▶ Records for this exercise
•••••

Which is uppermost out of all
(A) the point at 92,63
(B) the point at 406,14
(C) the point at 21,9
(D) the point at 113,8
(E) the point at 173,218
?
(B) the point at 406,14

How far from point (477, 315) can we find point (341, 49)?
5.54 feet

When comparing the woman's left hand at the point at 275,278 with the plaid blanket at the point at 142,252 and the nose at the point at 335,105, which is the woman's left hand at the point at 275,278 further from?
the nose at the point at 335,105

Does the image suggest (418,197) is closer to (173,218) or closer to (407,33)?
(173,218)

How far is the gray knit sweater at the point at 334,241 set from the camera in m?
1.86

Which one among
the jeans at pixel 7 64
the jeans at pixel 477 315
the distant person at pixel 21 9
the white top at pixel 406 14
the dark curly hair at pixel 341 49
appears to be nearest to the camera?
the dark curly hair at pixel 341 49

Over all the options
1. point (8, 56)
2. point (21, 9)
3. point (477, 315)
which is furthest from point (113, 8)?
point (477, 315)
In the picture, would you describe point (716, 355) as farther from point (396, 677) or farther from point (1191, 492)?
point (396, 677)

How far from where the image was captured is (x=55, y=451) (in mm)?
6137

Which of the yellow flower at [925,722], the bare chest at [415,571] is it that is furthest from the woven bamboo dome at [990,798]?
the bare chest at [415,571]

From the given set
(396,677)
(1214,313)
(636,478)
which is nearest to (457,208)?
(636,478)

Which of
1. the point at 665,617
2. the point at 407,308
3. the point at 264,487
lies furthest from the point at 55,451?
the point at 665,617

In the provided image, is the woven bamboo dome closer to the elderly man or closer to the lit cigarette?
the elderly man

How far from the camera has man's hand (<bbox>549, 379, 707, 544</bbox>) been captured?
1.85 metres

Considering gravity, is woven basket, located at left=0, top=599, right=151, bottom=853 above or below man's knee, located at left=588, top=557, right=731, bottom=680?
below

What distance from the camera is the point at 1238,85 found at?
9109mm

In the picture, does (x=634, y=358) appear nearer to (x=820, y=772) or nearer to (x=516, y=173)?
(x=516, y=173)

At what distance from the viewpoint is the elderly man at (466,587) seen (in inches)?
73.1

•••••

▶ What is expected
Rename "woven bamboo dome" to "rattan dome" everywhere in the entries above, then give all of the entries again with nothing else altered.

▶ Final result
Which is uppermost out of all
(A) the point at 92,63
(B) the point at 406,14
(C) the point at 21,9
(D) the point at 113,8
(E) the point at 173,218
?
(B) the point at 406,14

How far from point (477, 315) can we find point (341, 49)?
5.54 feet

When comparing the woman's left hand at the point at 275,278 with the plaid blanket at the point at 142,252 and the nose at the point at 335,105, which is the woman's left hand at the point at 275,278 further from?
the nose at the point at 335,105

Does the image suggest (418,197) is closer to (173,218) or closer to (407,33)?
(173,218)

How far is the gray knit sweater at the point at 334,241 set from the camera in m?
1.86

Which one among
the jeans at pixel 7 64
the jeans at pixel 477 315
the distant person at pixel 21 9
the white top at pixel 406 14
the dark curly hair at pixel 341 49
appears to be nearest to the camera?
the dark curly hair at pixel 341 49

Over all the options
1. point (8, 56)
2. point (21, 9)
3. point (477, 315)
which is furthest from point (113, 8)?
point (477, 315)
In the picture, would you describe point (716, 355) as farther from point (396, 677) or farther from point (1191, 492)?
point (396, 677)

How far from where the image was captured is (x=55, y=451) (in mm)?
6137

Which of the yellow flower at [925,722], the bare chest at [415,571] is it that is furthest from the rattan dome at [990,798]?
the bare chest at [415,571]

From the given set
(396,677)
(1214,313)
(636,478)
which is nearest to (457,208)?
(636,478)

Which of
1. the point at 665,617
2. the point at 407,308
3. the point at 264,487
lies furthest from the point at 55,451?
the point at 665,617

In the provided image, is the rattan dome closer to the elderly man or closer to the lit cigarette?
the elderly man

How far from the camera has man's hand (<bbox>549, 379, 707, 544</bbox>) been captured?
1.85 metres

Considering gravity, is woven basket, located at left=0, top=599, right=151, bottom=853 above or below man's knee, located at left=588, top=557, right=731, bottom=680?
below

What distance from the camera is the point at 1238,85 found at?
9109mm

In the picture, does (x=634, y=358) appear nearer to (x=820, y=772) or nearer to (x=516, y=173)?
(x=516, y=173)

At what distance from the viewpoint is the elderly man at (466,587) seen (in inches)?
73.1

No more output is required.